◆ Cosa fare ◆
Riscrivi il pezzo del post sui 9 mesi che comincia con "Ho lasciato il" e va avanti fino a "vecchio J. Kerouac!", mettendo "sera" al posto di "notte".

━━━ Testo fornito

9 mesi

Con due giorni di ritardo ecco un breve post sui 9 mesi Down Under... non mi sembra possibile! Quante cose sono successe, quante persone incontrate, quante esperienze, quanti lavori diversi, quante cose imparate, quanti chilometri percorsi... Quanti posti ancora da scoprire, quante miglia ancora da percorrere, quanti amici ancora da incontrare.
Tra tre mesi saro' a casa, mi sembrano cosi' pochi se ci penso! 
Ho lasciato il mio porto sicuro e navigo in acque talvolta tempestose, non ho ancora trovato una baia tranquilla che mi accolga, mi dia un lavoro, qualche soldino da spendere per vedere le mete imperdibili di questo continente. Anche questo fa parte del viaggio, pensieri che mi tengono sveglia la notte, momenti d'ansia che mi assalgono di giorno, speranze che si spengono al suono di un'email. 

'La strada e' vita', niente di piu' vero, caro vecchio J. Kerouac!

━━━━━━
━━━ Righe estratte

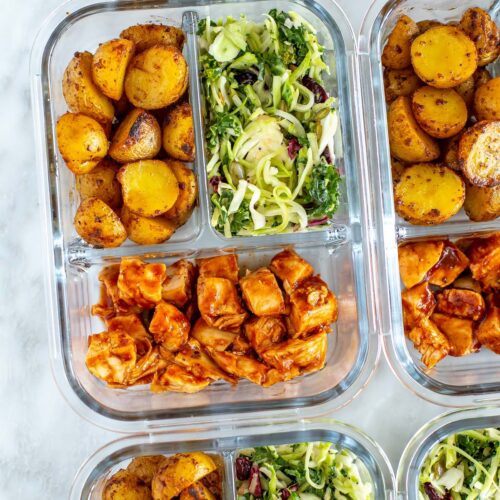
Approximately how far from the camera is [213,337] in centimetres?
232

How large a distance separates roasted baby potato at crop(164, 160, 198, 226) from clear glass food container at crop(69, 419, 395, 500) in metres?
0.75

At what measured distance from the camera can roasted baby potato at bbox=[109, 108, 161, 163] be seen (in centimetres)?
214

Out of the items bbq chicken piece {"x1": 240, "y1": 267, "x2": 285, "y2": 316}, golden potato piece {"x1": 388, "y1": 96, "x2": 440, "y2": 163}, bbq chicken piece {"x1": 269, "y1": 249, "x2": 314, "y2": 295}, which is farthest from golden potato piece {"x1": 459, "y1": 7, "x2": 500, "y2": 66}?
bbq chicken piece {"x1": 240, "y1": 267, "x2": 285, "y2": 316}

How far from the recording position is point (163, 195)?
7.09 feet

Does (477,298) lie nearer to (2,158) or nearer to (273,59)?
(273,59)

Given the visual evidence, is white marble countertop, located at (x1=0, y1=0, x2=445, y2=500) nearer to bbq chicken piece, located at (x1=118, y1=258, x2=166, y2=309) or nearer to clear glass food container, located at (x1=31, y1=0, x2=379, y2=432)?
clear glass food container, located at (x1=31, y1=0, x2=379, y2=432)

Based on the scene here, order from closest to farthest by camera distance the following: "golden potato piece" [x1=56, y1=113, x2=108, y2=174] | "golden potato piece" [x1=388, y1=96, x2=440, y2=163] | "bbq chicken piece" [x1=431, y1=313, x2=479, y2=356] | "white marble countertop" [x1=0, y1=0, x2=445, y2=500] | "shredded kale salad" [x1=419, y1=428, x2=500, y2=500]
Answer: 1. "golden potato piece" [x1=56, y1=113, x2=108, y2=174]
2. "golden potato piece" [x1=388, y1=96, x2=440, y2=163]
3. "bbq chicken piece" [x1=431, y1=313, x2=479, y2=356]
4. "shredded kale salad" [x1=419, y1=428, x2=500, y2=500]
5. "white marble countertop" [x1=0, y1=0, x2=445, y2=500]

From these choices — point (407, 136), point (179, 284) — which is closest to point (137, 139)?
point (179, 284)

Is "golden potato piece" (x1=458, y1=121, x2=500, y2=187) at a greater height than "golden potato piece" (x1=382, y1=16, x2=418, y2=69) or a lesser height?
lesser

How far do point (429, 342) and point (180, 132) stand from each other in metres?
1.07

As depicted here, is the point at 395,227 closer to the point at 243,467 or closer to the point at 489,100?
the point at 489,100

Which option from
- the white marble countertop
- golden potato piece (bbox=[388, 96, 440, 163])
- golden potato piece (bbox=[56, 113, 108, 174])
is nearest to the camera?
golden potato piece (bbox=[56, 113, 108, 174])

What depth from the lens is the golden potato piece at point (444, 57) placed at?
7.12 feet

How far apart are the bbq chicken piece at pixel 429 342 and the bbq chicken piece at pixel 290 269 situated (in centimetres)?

━━━━━━

◆ Risposta al compito ◆
Ho lasciato il mio porto sicuro e navigo in acque talvolta tempestose, non ho ancora trovato una baia tranquilla che mi accolga, mi dia un lavoro, qualche soldino da spendere per vedere le mete imperdibili di questo continente. Anche questo fa parte del viaggio, pensieri che mi tengono sveglia la sera, momenti d'ansia che mi assalgono di giorno, speranze che si spengono al suono di un'email. 

'La strada e' vita', niente di piu' vero, caro vecchio J. Kerouac!